Sony hat nach eigenen Angaben mehr als 427 Millionen US-Dollar für die Deckung der Kosten der von mehreren anderen Notebook-Herstellern gestarteten Akku-Rückrufe reserviert. Die Probleme sind auf Produktionsfehler zurückzuführen. In einem Werk von Sony waren mikroskopisch kleine Metallsplitter in die Akku-Palete gelangt.
Insgesamt müssen 9,6 Millionen Akkus getauscht werden, die in den Produkten von Herstellern wie Apple, Dell, Fujitsu und Toshiba verwendet werden. Bei einigen Fluglinien ist die Mitnahme von bestimmten Laptop-Modellen in Verbindung mit dem Standard-Akku vorläufig nicht mehr gestattet. Um zukünftig Probleme zu vermeiden, berät die Branche derzeit über eine mögliche Standardisierung der Stromspeicher für tragbare Computer.

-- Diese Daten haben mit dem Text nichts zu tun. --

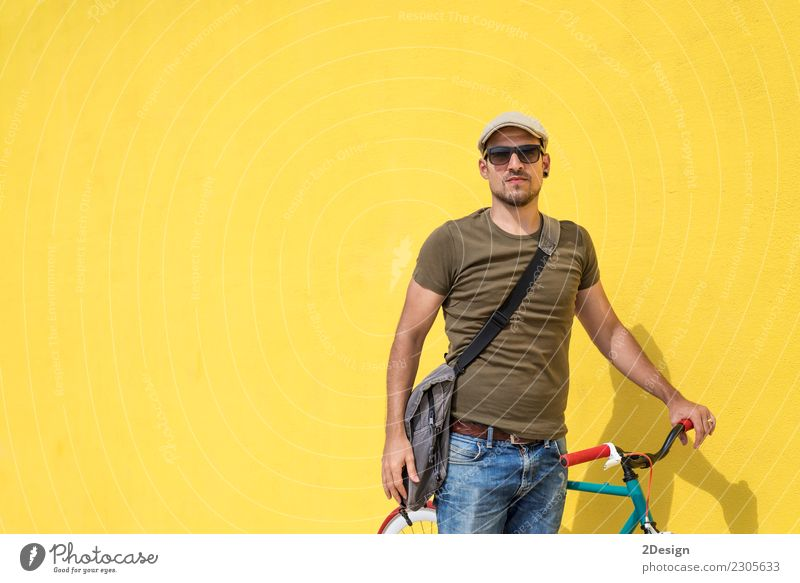 Man posing with his fixed gear bicycle wearing sunglasses Lifestyle Style Joy Happy Leisure and hobbies Vacation & Travel Cycling Human being Adults Environment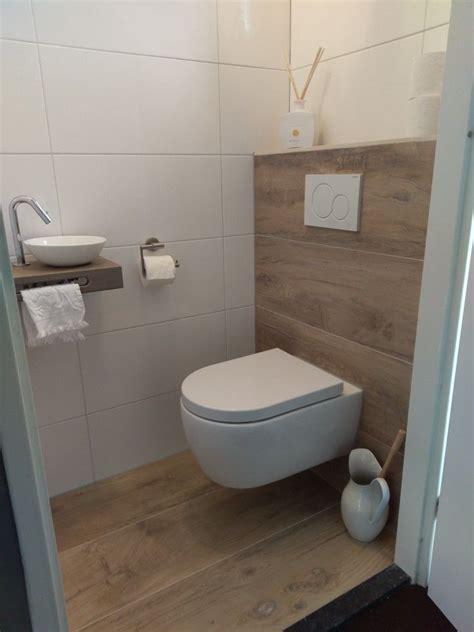 Gaeste Wc Gestalten Und Einrichten by Kleine Toilet Houtlook Tegels łazienka In 2019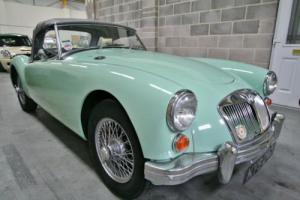 MGA Roadster  Photo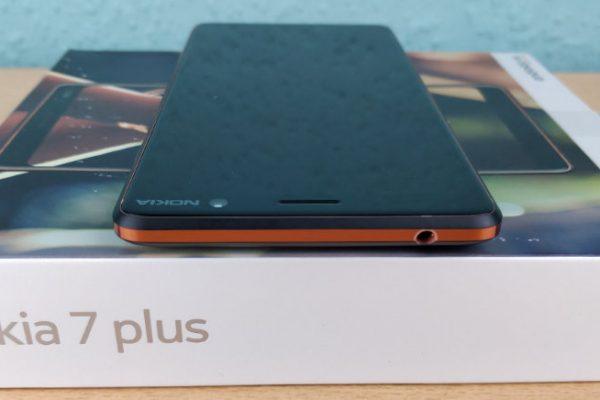 Nokia 7 Plus 6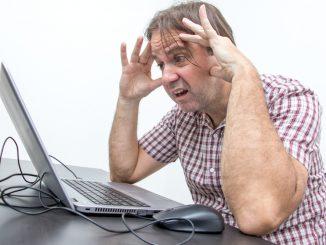 Ein Mann sitzt hilflos vor dem PC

Mit Gateway ist die Liste der Hersteller, deren Akkus getauscht werden müssen heute um einen weiteren Eintrag länger geworden. Das Unternehmen lässt 35000 Akkus austauschen, die "in seltenen Fällen" zum Einsatz gekommen sein sollen. Sony hat sich heute erneut für die Probleme entschuldigt und mitgeteilt, dass die Produktionsfehler in Zukunft ausgeschlossen sind. Keiner der Top-Manager des Konzerns wird wegen der Rückrufe seinen Hut nehmen müssen, hieß es ausserdem.